◆ Short problem 1 ◆
How long is the statute of limitations that the IDEA provides, according to the court excerpt?

* Begin Text block *

The Court notes that Jones alleges he withdrew from the Penn-Delco School district in 2019. He filed this Complaint originally in the District of Maryland on March 31, 2022. See Jones v. McClure, No. 22-777 (D. MD.). The IDEA provides a two-year statute of limitations for claims under the statute. 20 U.S.C. § 1415(f)(3)(C); Steven I. v. Cent. Bucks Sch. Dist., 618 F.3d 411, 413 (3d Cir. 2010). The statute of limitations begins to run on the date the plaintiff knew or should have known of the action that forms the basis of the complaint. G.L. v. Ligonier Valley Sch. Dist. Auth., 802 F.3d 601, 625 (3d Cir. 2015) (stating the complaint “must be presented within 2 years' of a parent's reasonable discovery date” of the action that forms the basis of the complaint). To determine this date, courts generally focus on “clear action or inaction by a school district sufficient to alert a reasonable parent that a child would not be appropriately accommodated.” McLean v. Eastampton School Dist., No. 19-11009, 2020 WL 728816, at *4 (D.N.J. Feb. 13, 2020); see E.E. v. Ridgefield Park Bd. of Educ., No. 19-1221, 2020 WL 3097473, at *5 (D.N.J. June 11, 2020), aff'd sub nom. Esposito v. Ridgefield Park Bd. of Educ., 856 Fed.Appx. 367 (3d Cir. 2021) (stating “[a]pplication of the IDEA statute of limitations is a highly factual determination that a hearing officer must make on a case-by-case basis.” (quoting McLean, 2020 WL 728816, at *4)). Any IDEA claims based on events that took place outside the two-year statute of limitations may be time-barred. However, because this is a highly factual determination, the Court expresses no opinion on this affirmative defense at the screening stage of the litigation since it is not clear on the face of the Complaint that the claim is implausible due to the statute of limitations.

* End Text block *
* Begin Data for the task *

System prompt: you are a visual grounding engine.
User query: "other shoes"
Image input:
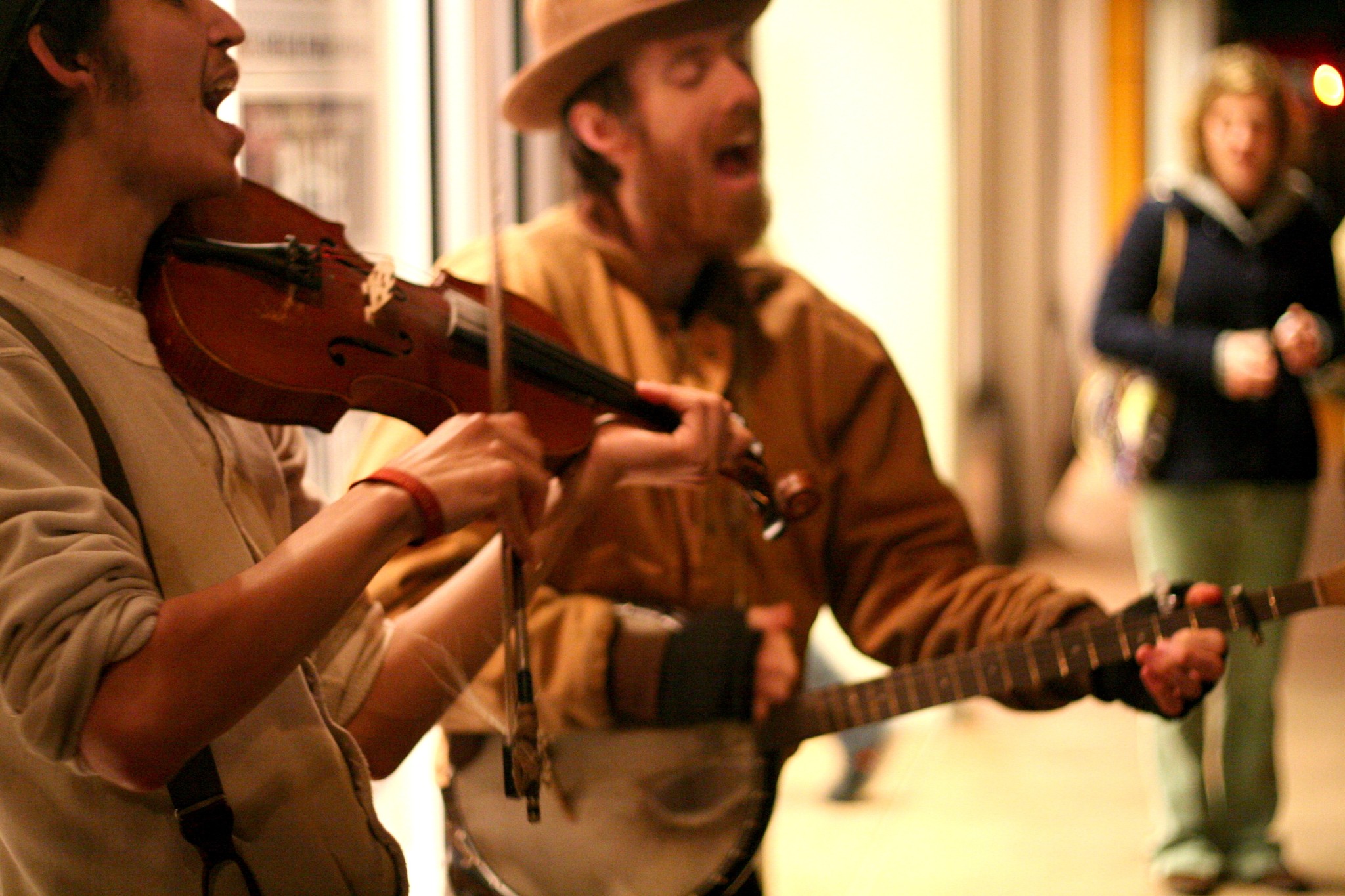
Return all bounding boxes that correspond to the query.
[1258,859,1313,892]
[826,733,885,802]
[1168,872,1219,894]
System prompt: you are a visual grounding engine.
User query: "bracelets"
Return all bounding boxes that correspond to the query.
[348,467,448,549]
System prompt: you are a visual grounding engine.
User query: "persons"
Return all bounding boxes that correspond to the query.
[325,0,1228,896]
[1087,45,1345,896]
[0,0,756,896]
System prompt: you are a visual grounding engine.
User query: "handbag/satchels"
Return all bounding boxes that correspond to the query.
[1069,365,1176,465]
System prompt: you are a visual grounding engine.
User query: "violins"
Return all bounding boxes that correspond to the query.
[141,173,824,542]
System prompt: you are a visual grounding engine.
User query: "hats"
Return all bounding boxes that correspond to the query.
[499,0,770,132]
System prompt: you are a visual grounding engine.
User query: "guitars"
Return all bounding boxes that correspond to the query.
[444,561,1345,896]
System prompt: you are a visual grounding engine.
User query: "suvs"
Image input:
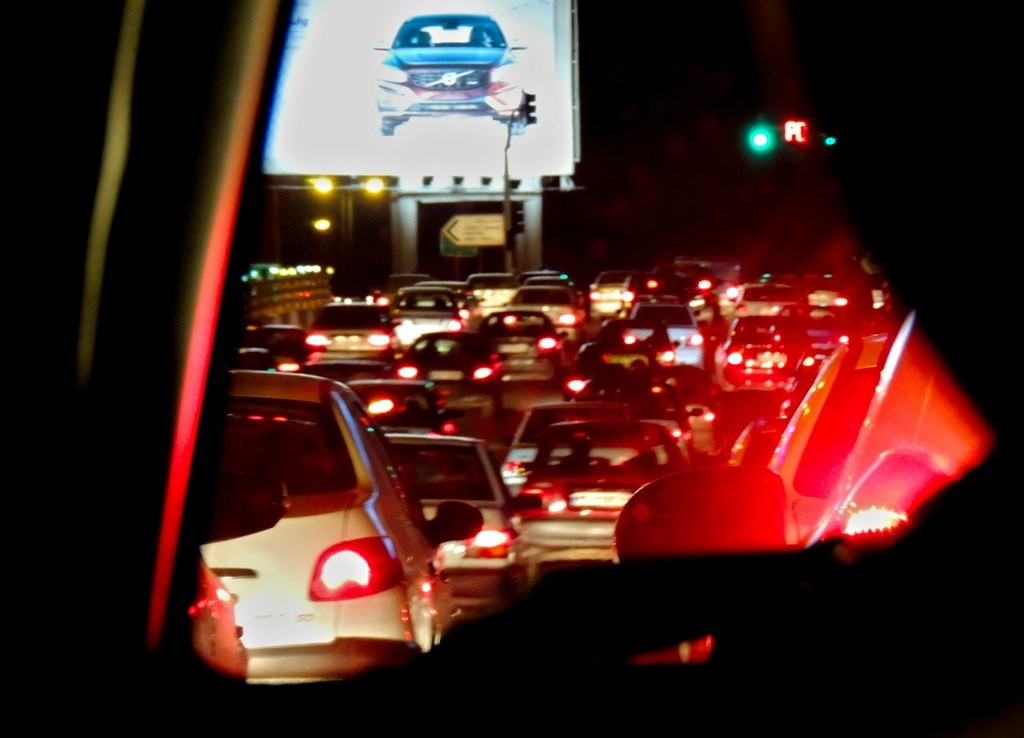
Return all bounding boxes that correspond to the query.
[203,370,488,687]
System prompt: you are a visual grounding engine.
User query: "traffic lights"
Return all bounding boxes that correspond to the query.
[783,121,808,142]
[750,130,771,153]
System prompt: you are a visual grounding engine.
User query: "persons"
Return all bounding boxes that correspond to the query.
[562,431,593,476]
[133,0,1024,738]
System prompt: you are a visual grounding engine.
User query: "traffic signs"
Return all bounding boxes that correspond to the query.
[521,90,538,128]
[442,214,507,248]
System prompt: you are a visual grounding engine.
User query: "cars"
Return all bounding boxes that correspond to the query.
[311,303,397,371]
[372,16,527,136]
[376,428,538,615]
[347,381,458,441]
[511,420,689,581]
[392,276,483,343]
[482,313,565,384]
[501,400,651,494]
[467,271,585,342]
[239,323,312,377]
[568,254,992,562]
[394,333,504,409]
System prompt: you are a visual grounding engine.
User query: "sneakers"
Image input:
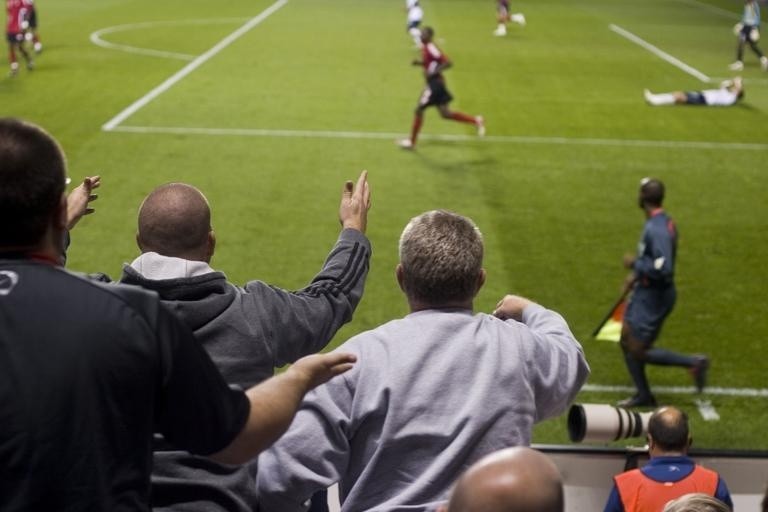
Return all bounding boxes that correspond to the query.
[398,140,415,149]
[616,394,657,408]
[644,89,654,106]
[692,354,709,396]
[728,61,744,71]
[760,56,768,70]
[476,115,485,137]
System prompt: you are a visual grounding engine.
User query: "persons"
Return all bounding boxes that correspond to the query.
[436,445,564,512]
[258,212,590,512]
[402,0,424,47]
[24,2,42,52]
[614,177,707,407]
[491,0,527,36]
[52,171,373,512]
[600,404,730,512]
[4,0,32,77]
[728,1,768,72]
[641,78,744,106]
[0,117,358,512]
[396,25,486,150]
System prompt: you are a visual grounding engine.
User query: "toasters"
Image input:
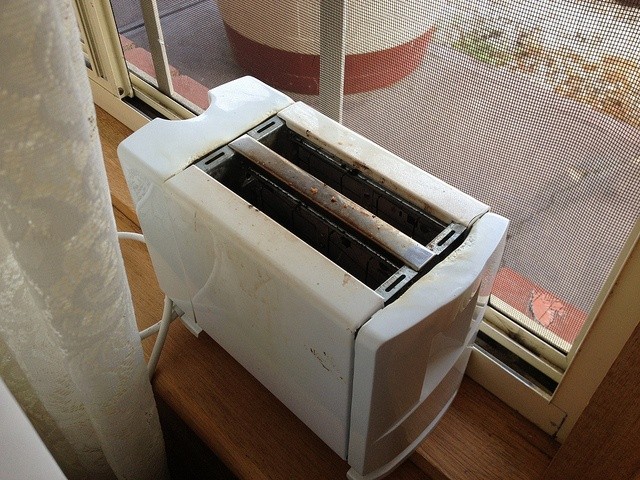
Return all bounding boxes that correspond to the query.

* End Data for the task *

◆ Short problem 2 ◆
Extract the stretch of the listing from its start through the line that contains "[0,0,756,896]", reproducing it verbatim with both ends included and leaving the pictures out of your answer.

◆ Reply 1 ◆
Two years.

◆ Reply 2 ◆
System prompt: you are a visual grounding engine.
User query: "other shoes"
Image input:
Return all bounding boxes that correspond to the query.
[1258,859,1313,892]
[826,733,885,802]
[1168,872,1219,894]
System prompt: you are a visual grounding engine.
User query: "bracelets"
Return all bounding boxes that correspond to the query.
[348,467,448,549]
System prompt: you are a visual grounding engine.
User query: "persons"
Return all bounding boxes that correspond to the query.
[325,0,1228,896]
[1087,45,1345,896]
[0,0,756,896]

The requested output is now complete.